How To Limit Your Child’s Screen Time

Get your kids to appreciate family time better and be more engaged with decreased screen time.

According to the Kaiser Family Foundation, children under the age of six average about two hours of screen media a day, while children and teenagers (eight to 18 years old) average close to four hours of television screen time a day on top of two additional hours on the computer that doesn’t include schoolwork. This is on an everyday basis with school making up the majority of their day. So, with school holidays just around the corner (freeing up a lot more of their time), try our tips to encourage your kids to be more present as well as indulge in family bonding activities:

1. Set by example

This is a no-brainer but quite possibly the hardest. How many times have you found yourself staring at your phone while at the dinner table or when you’re supposed to be present with your family? Do your best to put your phone away when you’re home and if you must use your phone for work, make it a point to say, “Sorry, this is urgent as it is for work.” And once you’re done, put your phone away. That way, you’re making it clear to kids that you are using your phone for a reason as opposed to mindlessly indulging in screen time.

2. Put your phones away

Get a little container and before dinnertime, get everyone to place their phones inside it throughout the duration of dinnertime.
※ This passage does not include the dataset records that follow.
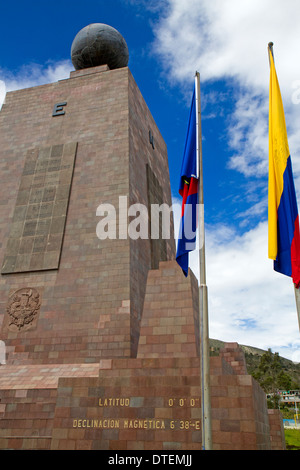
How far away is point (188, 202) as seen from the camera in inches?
390

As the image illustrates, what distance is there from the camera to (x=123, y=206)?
1784cm

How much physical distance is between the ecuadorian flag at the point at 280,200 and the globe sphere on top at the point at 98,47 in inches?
652

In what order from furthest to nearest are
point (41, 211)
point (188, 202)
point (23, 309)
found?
point (41, 211) → point (23, 309) → point (188, 202)

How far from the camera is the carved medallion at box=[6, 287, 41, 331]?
1647 cm

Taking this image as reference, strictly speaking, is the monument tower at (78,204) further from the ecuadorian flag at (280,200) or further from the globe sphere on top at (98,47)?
the ecuadorian flag at (280,200)

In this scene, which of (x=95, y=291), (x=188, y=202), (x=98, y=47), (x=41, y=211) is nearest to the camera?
(x=188, y=202)

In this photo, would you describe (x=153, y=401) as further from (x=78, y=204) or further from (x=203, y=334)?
(x=78, y=204)

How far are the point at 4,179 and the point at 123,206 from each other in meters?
7.19

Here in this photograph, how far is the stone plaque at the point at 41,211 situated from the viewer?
17859 mm

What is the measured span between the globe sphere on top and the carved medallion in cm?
1493

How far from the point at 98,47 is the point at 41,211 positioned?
37.5ft

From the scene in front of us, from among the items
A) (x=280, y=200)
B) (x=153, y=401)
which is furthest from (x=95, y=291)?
(x=280, y=200)

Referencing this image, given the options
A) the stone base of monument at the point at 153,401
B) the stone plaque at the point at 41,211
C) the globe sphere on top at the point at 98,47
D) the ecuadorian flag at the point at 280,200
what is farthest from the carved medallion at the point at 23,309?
the globe sphere on top at the point at 98,47
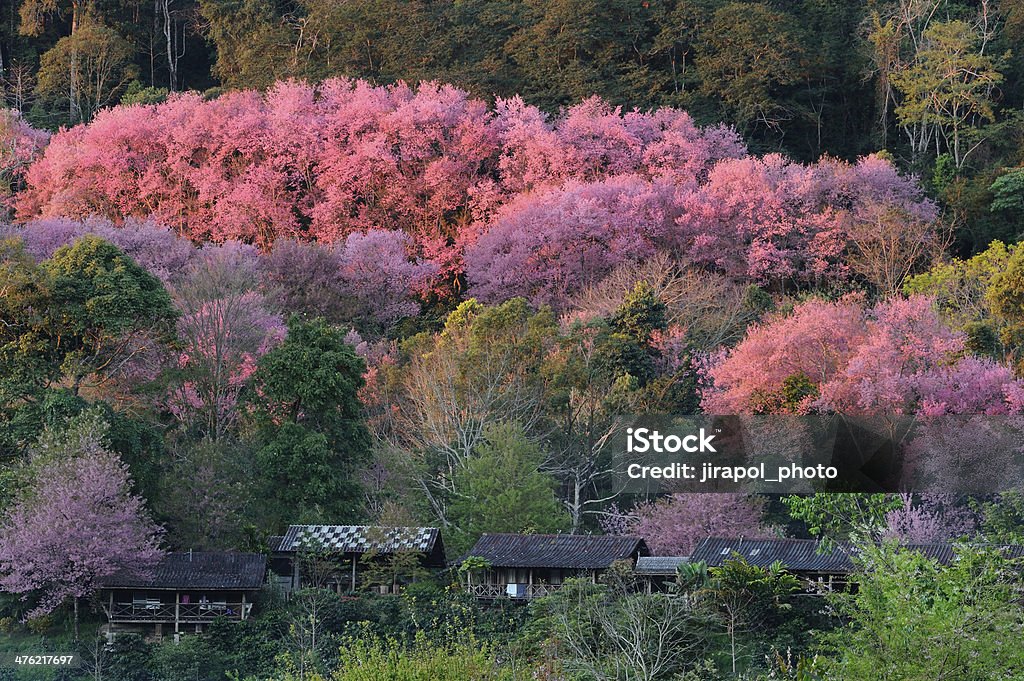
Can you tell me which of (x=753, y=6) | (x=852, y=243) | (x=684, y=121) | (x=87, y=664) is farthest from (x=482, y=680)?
(x=753, y=6)

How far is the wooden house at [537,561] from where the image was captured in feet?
138

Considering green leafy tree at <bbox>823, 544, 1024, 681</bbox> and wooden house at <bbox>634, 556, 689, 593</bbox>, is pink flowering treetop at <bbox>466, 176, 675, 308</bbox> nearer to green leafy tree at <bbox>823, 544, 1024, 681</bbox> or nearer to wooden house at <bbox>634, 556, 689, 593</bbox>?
wooden house at <bbox>634, 556, 689, 593</bbox>

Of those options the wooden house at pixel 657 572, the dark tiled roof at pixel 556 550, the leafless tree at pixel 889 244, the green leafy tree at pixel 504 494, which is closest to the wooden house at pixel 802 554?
the wooden house at pixel 657 572

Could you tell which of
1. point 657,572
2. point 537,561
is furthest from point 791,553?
point 537,561

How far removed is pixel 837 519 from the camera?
4488 cm

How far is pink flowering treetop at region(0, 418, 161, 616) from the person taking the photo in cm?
4188

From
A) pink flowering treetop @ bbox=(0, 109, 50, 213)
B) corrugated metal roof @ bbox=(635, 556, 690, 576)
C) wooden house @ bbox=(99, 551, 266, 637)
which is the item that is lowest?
wooden house @ bbox=(99, 551, 266, 637)

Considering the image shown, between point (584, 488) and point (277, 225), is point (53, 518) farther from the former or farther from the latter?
point (277, 225)

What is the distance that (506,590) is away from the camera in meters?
42.5

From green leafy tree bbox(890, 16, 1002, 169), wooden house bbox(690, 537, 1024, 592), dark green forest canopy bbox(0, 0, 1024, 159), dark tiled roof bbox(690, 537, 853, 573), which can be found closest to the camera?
wooden house bbox(690, 537, 1024, 592)

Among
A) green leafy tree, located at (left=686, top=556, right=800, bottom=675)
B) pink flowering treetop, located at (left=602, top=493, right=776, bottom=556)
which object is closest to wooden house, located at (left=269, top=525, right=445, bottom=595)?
pink flowering treetop, located at (left=602, top=493, right=776, bottom=556)

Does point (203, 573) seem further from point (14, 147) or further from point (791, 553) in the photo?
point (14, 147)

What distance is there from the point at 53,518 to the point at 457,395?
406 inches

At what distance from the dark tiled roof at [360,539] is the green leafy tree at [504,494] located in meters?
1.34
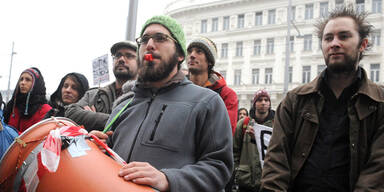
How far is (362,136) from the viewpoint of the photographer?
2.30 metres

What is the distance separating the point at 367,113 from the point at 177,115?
1.28 metres

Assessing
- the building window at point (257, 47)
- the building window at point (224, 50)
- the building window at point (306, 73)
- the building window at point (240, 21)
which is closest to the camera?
the building window at point (306, 73)

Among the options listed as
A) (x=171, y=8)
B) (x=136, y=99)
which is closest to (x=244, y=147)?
(x=136, y=99)

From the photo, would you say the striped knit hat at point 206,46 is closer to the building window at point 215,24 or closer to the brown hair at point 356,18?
the brown hair at point 356,18

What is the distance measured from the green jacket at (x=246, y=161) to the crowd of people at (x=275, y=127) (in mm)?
1888

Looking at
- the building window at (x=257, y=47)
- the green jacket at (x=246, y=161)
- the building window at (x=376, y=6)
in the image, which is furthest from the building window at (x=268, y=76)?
the green jacket at (x=246, y=161)

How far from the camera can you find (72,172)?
1510 millimetres

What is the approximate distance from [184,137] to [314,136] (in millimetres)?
988

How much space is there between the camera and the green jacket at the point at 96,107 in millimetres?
3041

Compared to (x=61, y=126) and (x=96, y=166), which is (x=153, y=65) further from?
(x=96, y=166)

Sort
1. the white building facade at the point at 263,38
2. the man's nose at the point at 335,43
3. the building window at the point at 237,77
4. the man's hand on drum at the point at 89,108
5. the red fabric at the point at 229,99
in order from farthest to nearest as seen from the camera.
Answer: the building window at the point at 237,77
the white building facade at the point at 263,38
the red fabric at the point at 229,99
the man's hand on drum at the point at 89,108
the man's nose at the point at 335,43

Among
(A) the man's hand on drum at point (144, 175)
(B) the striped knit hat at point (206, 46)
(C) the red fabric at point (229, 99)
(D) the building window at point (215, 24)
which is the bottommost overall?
(A) the man's hand on drum at point (144, 175)

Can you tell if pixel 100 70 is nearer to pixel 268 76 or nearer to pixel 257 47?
pixel 268 76

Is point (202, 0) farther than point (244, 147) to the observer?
Yes
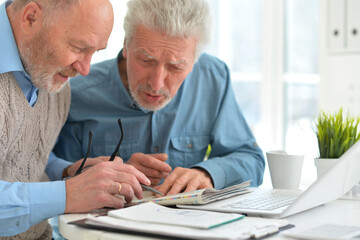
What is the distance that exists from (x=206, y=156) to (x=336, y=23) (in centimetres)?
247

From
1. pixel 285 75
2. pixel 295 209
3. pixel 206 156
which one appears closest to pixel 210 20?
pixel 206 156

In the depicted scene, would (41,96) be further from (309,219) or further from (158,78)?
(309,219)

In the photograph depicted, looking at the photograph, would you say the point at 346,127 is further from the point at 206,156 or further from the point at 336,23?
the point at 336,23

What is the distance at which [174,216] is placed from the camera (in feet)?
3.58

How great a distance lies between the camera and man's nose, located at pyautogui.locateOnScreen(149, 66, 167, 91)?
1749 millimetres

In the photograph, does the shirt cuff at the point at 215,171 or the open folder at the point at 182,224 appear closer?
the open folder at the point at 182,224

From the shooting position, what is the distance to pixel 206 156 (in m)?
2.04

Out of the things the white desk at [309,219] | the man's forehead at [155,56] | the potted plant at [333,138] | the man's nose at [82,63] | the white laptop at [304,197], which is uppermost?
the man's forehead at [155,56]

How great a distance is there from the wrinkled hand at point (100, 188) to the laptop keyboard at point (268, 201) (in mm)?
247

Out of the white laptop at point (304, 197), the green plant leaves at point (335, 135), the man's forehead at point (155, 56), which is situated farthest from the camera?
the man's forehead at point (155, 56)

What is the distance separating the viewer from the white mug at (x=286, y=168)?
1609 mm

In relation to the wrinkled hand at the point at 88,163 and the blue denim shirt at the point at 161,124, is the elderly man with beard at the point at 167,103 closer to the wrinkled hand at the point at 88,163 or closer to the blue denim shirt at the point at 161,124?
the blue denim shirt at the point at 161,124

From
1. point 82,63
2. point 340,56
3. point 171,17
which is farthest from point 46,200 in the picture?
point 340,56

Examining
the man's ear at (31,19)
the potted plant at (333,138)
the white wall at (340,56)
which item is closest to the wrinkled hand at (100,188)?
the man's ear at (31,19)
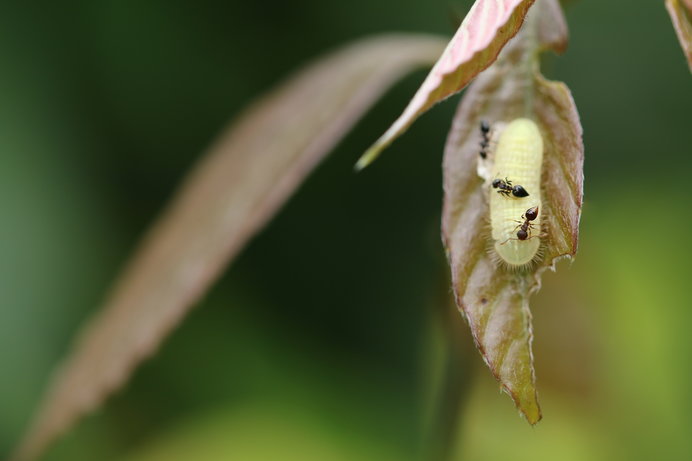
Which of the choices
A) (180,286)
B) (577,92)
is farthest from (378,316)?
(180,286)

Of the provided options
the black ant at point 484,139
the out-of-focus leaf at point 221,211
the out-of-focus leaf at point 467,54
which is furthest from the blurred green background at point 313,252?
the out-of-focus leaf at point 467,54

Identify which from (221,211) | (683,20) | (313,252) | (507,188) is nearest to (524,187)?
(507,188)

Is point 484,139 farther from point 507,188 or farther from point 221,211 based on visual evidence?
point 221,211

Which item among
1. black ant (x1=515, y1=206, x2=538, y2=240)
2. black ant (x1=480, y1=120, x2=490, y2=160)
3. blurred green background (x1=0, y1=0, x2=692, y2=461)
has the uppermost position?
black ant (x1=480, y1=120, x2=490, y2=160)

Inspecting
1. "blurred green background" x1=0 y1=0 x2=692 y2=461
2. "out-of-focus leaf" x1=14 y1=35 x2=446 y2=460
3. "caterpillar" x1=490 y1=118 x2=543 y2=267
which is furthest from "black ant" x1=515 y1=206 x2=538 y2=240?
"blurred green background" x1=0 y1=0 x2=692 y2=461

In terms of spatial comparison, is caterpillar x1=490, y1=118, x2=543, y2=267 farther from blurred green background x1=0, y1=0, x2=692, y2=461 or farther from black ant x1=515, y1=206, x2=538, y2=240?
blurred green background x1=0, y1=0, x2=692, y2=461
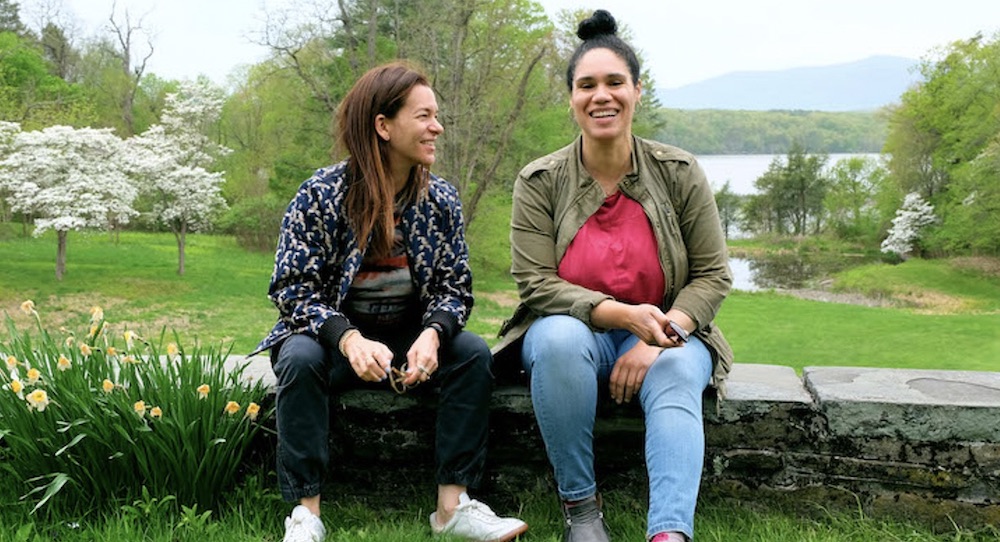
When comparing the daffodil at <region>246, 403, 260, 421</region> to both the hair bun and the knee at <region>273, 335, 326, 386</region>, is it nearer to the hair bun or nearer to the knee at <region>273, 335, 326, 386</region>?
the knee at <region>273, 335, 326, 386</region>

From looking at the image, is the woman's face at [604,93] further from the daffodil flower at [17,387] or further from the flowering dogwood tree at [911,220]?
the flowering dogwood tree at [911,220]

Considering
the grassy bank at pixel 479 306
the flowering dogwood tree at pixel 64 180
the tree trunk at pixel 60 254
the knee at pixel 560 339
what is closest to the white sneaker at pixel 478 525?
the knee at pixel 560 339

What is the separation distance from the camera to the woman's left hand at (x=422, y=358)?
1.91 metres

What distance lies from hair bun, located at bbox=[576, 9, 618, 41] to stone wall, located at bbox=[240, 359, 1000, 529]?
0.96 m

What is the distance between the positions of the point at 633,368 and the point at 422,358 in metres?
0.50

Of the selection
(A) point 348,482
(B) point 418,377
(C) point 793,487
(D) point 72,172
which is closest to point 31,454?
(A) point 348,482

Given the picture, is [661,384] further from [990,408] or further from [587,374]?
[990,408]

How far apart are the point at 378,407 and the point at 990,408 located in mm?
1519

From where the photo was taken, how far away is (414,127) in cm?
210

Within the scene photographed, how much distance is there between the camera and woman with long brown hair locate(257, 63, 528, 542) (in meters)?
1.92

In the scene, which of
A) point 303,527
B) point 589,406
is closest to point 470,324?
point 303,527

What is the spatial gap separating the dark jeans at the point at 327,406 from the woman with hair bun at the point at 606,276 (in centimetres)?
15

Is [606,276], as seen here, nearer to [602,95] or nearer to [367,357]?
[602,95]

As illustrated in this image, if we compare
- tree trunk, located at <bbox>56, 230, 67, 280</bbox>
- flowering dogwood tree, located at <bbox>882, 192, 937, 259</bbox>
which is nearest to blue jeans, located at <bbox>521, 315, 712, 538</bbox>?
tree trunk, located at <bbox>56, 230, 67, 280</bbox>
While it may feel almost forced at first, rest assured, you’ll notice a difference in about two weeks.

3. Conversation cards

You’ve probably noticed cards with interesting topics that spark conversation at various eateries. Why not bring that idea into your home? Get everyone to prepare about 10 questions each and write them down on flashcards. Mix and shuffle them into a pile and place it at the centre of the table. This will ensure there won’t be stilted conversations or awkward silence throughout the hour.

4. Encourage sleepovers

Your kids are less likely to indulge in screen time when they are with friends (this often doesn’t work with siblings especially if there’s a large age gap). Borrow or invest in a tent (it can even be kiddy-sized) so your child and his or her friends can have an adventurous time – pretending they are camping outdoors in the comfort of your backyard.

5. Involve them

Hold a meeting with your kids (if they are old enough to hold a conversation) and allow them to give their input on the appropriate amount of screen time they think they should be getting. Negotiate with them. This way, they are probably more prone to keeping what is agreed upon as opposed to rebelling if they feel they’ve been strong-armed into something.